Tuesday, December 06, 2005

Leadership Shouldn't be Lonely



Proverbs 6: 23 (MSG) For sound advice is a beacon, good teaching is a light, and moral discipline is a life path.
  • Psalm 19:8 (NIV) The precepts of the LORD are right, giving joy to the heart. The commands of the LORD are radiant, giving light to the eyes.

  • Psalm 119:105 (NIV) Your word is a lamp to my feet and a light for my path.

  • 2 Peter 1: 19 (NIV) And we have the word of the prophets made more certain, and you will do well to pay attention to it, as to a light shining in a dark place, until the day dawns and the morning star rises in your hearts.


Management is tasked with leading. Leaders light the path – let’s assume for this essay that leaders lead - not direct.
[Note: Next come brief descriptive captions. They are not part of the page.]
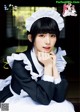 A woman in a maid outfit posing for a magazine.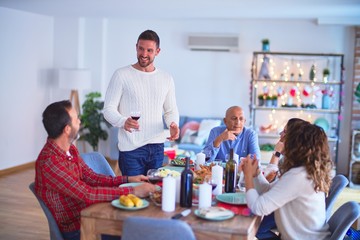 Beautiful family smiling happy and confident. Man speaking a speech celebrating Christmas at home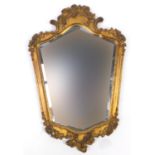 Ornate gilt framed cartouche wall mirror with bevelled plate, 52cm high x 35cm wide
They are "out front." The advice leaders give should be a beacon ahead - giving focus to the purpose of the organization and a reason to be on the path.  
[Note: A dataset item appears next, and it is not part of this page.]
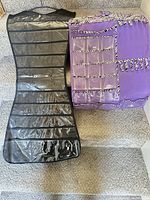 Front view of black organizer with clear pockets and front view of purple organizer with clear pockets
This chapter in Proverbs is on living skills and in the section on warnings about sexual morality comes this gem about the qualities of a leader who provides sound advice, good teaching and moral discipline.  Christian leaders in management are really in the lighting business. Their model leader, Jesus Christ, is the “light of the world” and believers are called to be a light. However, sometimes, a leader's eyes get adjusted the amount of light around them so that it takes someone else to point out how dark it has become.

To keep from becoming complacent with the ambient “light,” three questions should be answered on a fairly regular basis:  Where are you getting your "sound advice?" Who is teaching you? Who is holding you accountable? The answers to those questions will help mark the complex path leaders must light for others to follow. Life is not simple, neither is leading. Complexities arise fraught with gray areas. Discerning truth and righteousness demands of leaders something beyond their natural skills. Business is in constant flux. Capital gets depleted. Priorities change. Boards demand progress. Individual contributors are often driven by self-centered motives painted in the texture and hue of team effort. No person is truly altruistic. Because managing is often lived out in the gray areas, or in ethnical dilemmas that are not easily parsed, it is imperative for Believers to have around them people who have a foundation in truth and light.
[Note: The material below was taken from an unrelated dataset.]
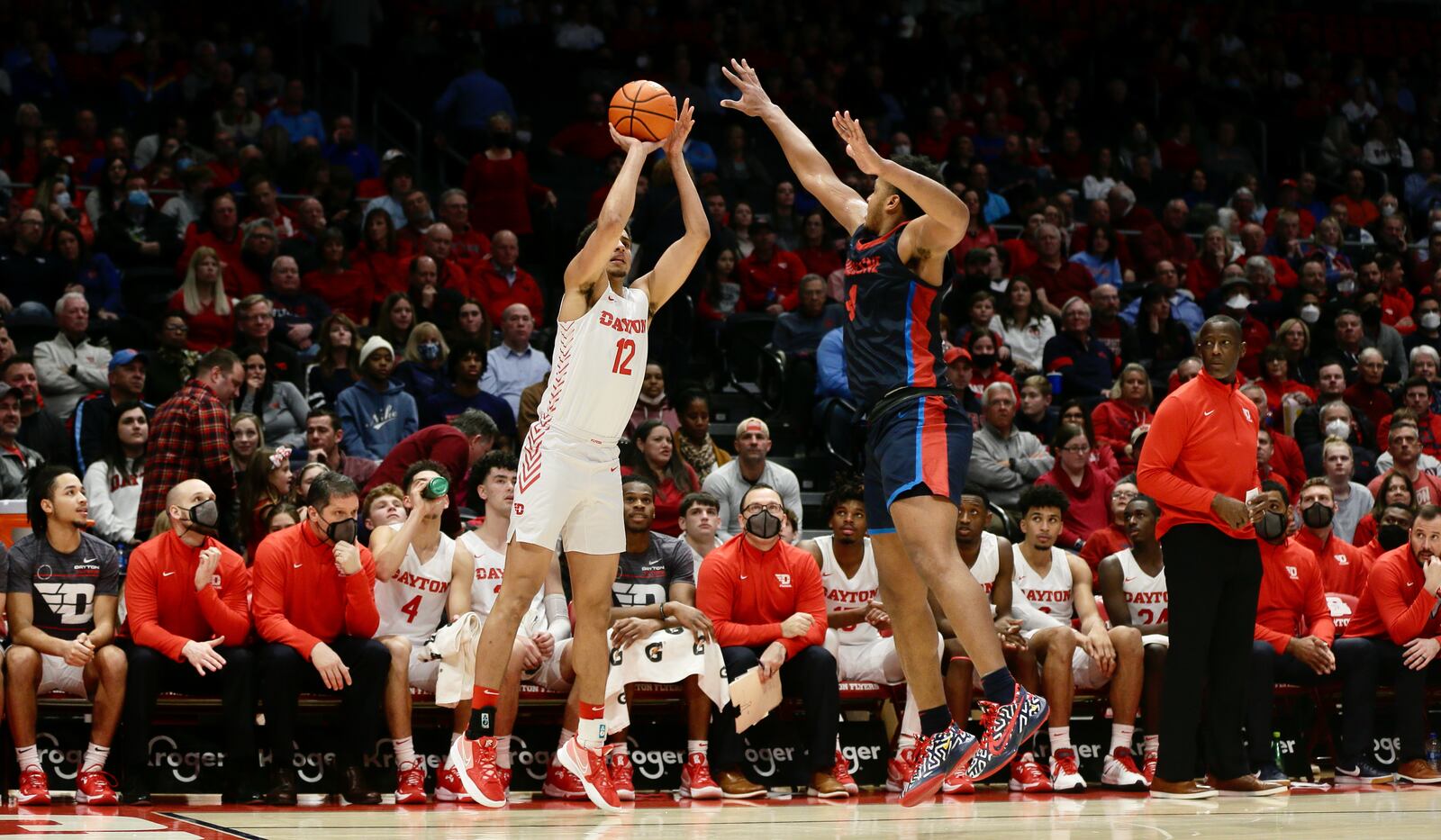 Dayton's Zimi Nwokeji shoots against Duquesne on Wednesday, Feb. 9, 2022, at UD Arena. David Jablonski/Staff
For some organizations, that advice can come for a Board. For most organizations, it must come from a group outside the Board.  John Donne reminds us that "no man is an island" and yet many in management, claiming it is lonely at the top, do not actively seek out interconnections that would help them be a consistent beacon. Moral Discipline is the backbone of an intentional process to make the Sunday stuff work on Monday. Its about both being and doing. Congruent. Being accountable for life path stuff.

Have you found a group who are bound together with a love for the Lord and a love for his people we are being called to serve the marketplace? There is strength that comes with varying business experience in a group committed to helping each other grow in the faith, and grow a profitable business.

Being known as a Christian business leader should have an impact on the lives around you. Impact is needed for the world of business today seems to value a paradigm of self-centeredness and greed. Prestige and power drive many in an organization.  Tolerance for sincerity of belief - even for beliefs that will destroy-is the dominant paradigm. Standing for God's truth is not about tolerance. It is about being a light. Light has a way of reveling. Christian leaders must distinguish right from wrong even in the face of what might be “legal” but not righteous in God’s eyes. Being aware of the ramifications of those little decisions about inventory, booking orders, managing staff that will have an eternal impact.

Society is focused on correctness, not truth. Standing for truth does not have to be lonely. You plus God make a great team. You, God and God's people are a cord of three that is not easily broken. Got your cord?